There are hundred of small moments and exchanges which I wish I could convey to you, but that would take too much space and time. What I will say is that it was quite amazing to see enemies talking to each other in a very friendly manner. I was also amazed at how readily the Ukrainians agreed that the Ukraine must rid herself from the Nazis and the oligarchs. In various occasions people on both sides said "let's do that together!". Others were more dubious. Frankly, I am extremely impressed by the courage and decency of many of the Ukrainians in these interviews who, while standing their ground on the issue of the territorial integrity of the Ukraine, quite openly said how much they hated the Nazis and the oligarchs. I sure hope that God will protect these men for their courage.
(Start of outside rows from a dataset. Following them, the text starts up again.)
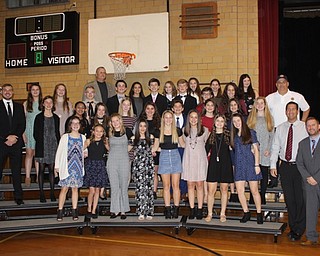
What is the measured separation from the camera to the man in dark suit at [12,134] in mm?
6328

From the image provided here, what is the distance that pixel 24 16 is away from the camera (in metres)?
10.6

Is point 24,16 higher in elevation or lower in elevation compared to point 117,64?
higher

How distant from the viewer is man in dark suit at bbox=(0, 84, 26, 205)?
20.8 feet

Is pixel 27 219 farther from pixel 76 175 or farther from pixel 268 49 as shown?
pixel 268 49

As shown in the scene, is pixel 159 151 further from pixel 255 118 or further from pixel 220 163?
pixel 255 118

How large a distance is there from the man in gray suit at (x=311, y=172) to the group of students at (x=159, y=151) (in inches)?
22.5

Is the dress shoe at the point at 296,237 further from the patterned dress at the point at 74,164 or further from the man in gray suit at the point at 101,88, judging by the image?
the man in gray suit at the point at 101,88

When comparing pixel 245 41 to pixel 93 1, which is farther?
pixel 93 1

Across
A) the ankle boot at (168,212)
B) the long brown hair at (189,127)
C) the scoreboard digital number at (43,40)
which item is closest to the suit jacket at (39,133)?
the ankle boot at (168,212)

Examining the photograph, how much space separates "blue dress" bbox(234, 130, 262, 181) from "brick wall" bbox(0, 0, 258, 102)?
344 centimetres

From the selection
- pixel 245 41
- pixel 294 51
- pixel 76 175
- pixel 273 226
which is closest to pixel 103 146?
pixel 76 175

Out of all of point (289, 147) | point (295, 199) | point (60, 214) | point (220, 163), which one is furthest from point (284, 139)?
point (60, 214)

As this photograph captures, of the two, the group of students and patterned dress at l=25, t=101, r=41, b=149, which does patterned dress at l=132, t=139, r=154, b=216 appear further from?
patterned dress at l=25, t=101, r=41, b=149

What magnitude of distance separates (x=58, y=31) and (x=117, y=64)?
5.37 ft
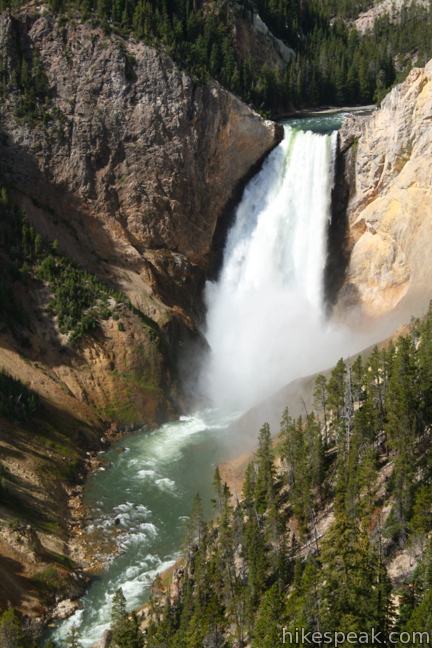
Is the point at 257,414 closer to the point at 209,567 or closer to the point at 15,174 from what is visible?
the point at 209,567

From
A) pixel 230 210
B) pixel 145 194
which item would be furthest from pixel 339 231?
pixel 145 194

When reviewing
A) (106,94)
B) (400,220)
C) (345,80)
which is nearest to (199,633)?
(400,220)

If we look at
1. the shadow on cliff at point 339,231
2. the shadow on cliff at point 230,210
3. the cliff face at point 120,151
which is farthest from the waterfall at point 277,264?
the cliff face at point 120,151

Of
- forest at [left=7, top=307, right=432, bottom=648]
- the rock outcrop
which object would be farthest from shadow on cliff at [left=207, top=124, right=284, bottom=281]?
the rock outcrop

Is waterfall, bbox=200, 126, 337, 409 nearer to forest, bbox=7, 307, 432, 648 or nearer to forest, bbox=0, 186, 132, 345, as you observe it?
forest, bbox=0, 186, 132, 345

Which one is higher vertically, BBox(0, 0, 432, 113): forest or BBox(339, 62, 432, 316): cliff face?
BBox(0, 0, 432, 113): forest

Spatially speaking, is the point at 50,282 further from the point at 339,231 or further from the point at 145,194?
the point at 339,231
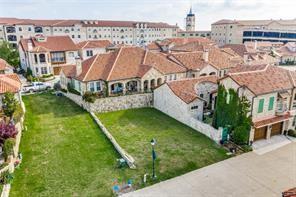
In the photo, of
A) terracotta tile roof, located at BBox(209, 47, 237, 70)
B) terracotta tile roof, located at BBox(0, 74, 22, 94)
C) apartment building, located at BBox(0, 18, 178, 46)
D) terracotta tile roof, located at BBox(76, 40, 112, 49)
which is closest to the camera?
terracotta tile roof, located at BBox(0, 74, 22, 94)

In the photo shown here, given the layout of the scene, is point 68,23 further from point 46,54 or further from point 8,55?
point 46,54

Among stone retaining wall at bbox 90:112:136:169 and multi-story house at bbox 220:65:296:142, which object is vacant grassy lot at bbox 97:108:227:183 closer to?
stone retaining wall at bbox 90:112:136:169

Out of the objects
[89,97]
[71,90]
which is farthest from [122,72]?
[71,90]

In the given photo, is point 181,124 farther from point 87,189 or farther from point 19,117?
point 19,117

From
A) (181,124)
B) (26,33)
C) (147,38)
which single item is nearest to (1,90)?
(181,124)

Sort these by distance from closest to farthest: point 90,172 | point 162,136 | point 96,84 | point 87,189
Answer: point 87,189
point 90,172
point 162,136
point 96,84

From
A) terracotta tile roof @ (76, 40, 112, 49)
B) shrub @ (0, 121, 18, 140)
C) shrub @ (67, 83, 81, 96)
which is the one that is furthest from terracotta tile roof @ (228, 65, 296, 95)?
terracotta tile roof @ (76, 40, 112, 49)
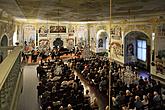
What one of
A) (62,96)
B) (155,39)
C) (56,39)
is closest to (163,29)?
(155,39)

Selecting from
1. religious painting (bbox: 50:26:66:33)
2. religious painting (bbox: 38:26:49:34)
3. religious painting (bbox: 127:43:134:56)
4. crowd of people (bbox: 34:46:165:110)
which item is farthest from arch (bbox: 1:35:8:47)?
religious painting (bbox: 50:26:66:33)

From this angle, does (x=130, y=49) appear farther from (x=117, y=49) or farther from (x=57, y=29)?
(x=57, y=29)

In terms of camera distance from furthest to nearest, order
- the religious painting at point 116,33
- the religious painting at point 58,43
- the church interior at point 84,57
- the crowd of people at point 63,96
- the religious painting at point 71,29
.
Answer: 1. the religious painting at point 71,29
2. the religious painting at point 58,43
3. the religious painting at point 116,33
4. the crowd of people at point 63,96
5. the church interior at point 84,57

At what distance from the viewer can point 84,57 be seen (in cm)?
1489

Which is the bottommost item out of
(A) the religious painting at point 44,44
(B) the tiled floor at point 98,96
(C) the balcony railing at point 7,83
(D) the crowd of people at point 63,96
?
(B) the tiled floor at point 98,96

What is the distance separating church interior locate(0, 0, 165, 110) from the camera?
7.55m

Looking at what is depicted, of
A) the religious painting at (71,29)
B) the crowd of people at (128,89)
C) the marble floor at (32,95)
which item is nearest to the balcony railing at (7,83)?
the crowd of people at (128,89)

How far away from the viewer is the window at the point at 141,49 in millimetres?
19756

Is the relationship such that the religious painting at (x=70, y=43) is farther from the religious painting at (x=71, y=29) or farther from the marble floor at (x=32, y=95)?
the marble floor at (x=32, y=95)

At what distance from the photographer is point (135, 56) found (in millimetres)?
21391

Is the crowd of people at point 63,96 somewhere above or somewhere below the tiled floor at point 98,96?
above

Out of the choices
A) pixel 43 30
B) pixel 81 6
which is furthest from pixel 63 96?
pixel 43 30

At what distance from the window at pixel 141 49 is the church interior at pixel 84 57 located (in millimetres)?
18

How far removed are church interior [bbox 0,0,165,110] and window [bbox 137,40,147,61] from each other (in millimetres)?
18
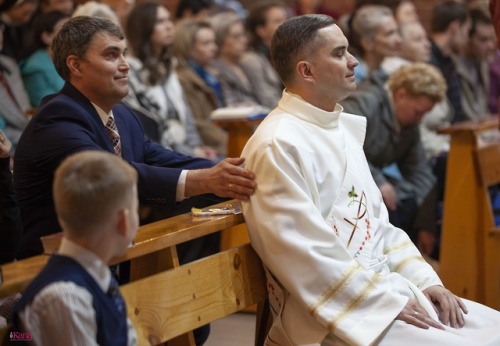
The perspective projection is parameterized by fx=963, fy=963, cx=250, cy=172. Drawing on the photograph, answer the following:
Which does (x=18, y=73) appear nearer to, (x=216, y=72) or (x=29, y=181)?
(x=216, y=72)

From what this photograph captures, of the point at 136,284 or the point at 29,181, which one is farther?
the point at 29,181

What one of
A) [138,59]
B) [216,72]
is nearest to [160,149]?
[138,59]

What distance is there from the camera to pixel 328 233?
9.69 feet

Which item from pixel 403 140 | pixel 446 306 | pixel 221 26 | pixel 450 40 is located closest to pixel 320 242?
pixel 446 306

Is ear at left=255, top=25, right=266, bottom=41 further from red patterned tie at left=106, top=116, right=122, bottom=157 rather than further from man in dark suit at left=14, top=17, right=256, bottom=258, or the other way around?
red patterned tie at left=106, top=116, right=122, bottom=157

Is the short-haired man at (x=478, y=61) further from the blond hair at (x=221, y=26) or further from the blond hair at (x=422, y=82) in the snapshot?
the blond hair at (x=422, y=82)

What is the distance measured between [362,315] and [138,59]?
151 inches

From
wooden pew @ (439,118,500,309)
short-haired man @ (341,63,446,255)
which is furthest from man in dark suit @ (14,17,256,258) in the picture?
short-haired man @ (341,63,446,255)

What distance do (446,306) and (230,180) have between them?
2.74 ft

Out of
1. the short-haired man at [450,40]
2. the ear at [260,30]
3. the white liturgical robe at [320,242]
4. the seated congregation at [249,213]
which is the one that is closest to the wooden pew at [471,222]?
the seated congregation at [249,213]

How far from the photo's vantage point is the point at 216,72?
7.30 meters

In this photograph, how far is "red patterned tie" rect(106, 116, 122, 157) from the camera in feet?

Both Bezler and Mozgovoi looked very, very good. The latter especially surprised me by explicitly stating that his goal was regime change in Kiev and not just the separation of Novorussia which he clearly sees as a only temporary solution and as a necessary self-defense measure. Clearly, both Bezler and Mozgovoi are first and foremost anti-Nazis and both of them see that there is not "Novorussian solution". Mozgovoi explicitly stated that he thinks that both sides could live together if the Ukrainians got rid of their Nazis and oligarchs.


While I have always said that the only possible stable solution of the crisis is a de-nazification of the Ukraine and a conversion of the current Banderastan into a "mentally sane" Ukraine, I am not naive and I also see that this might take a decade or more. However, seeing how Mozgovoi and his Ukrainian counterparts agreed on the need to de-nazify and de-oligarchise (is that English?) I see that there is hope because the bottom line is this: both sides have much more in common than what separates them!


Again, these were regular Ukrainians, not crazed Nazi death-squad members, I understand that. And the two sides do disagree on fundamental issues. I see that too. But I also see that there is a basis, a minimum in common, to negotiate. This does not have to be a war of extermination.


The Ukraine as we knew her is dead. Now we have Crimea and Novorussia which are gone forever, and a rump-Ukraine I call "Banderastan" which is occupied by the US CIA, Ukie Nazis and oligarchs. My hope is that just as the Ukrainian civil war turned into a war for the self-determination and liberation of Novorussia, so will the war for self-determination and liberation of Novorussia turn into a war for the liberation of Banderastan from its US/Nazi/oligarchic occupiers. If that happens and if a new Ukraine eventually emerges, then I have no doubt that the people of the Ukraine will agree that each region should have the right of self-determination ranging from cultural right to full separation. Only then will we really find out which regions want to stay and which ones want to leave forever.


In the meantime, I am very positively impressed by the Novorussian field commanders. Bezler and Mozgovoi of course, but also Givi, Motorola, Zakharchenko, Kononov and the others are all strong figures capable of both fighting and talking. Strelkov, alas, is still more or less in political no man's land and I am very concerned about his proximity with the blogger el-Murid who is clearly a "gateway" to the "hurray-patriots" and "Putin bashers" which are being used by the Empire to try to discredit Putin. Still, the political infighting amongst Novorussian leaders continues and there is still no clear leader. Hopefully, the upcoming elections will help to solve this issue.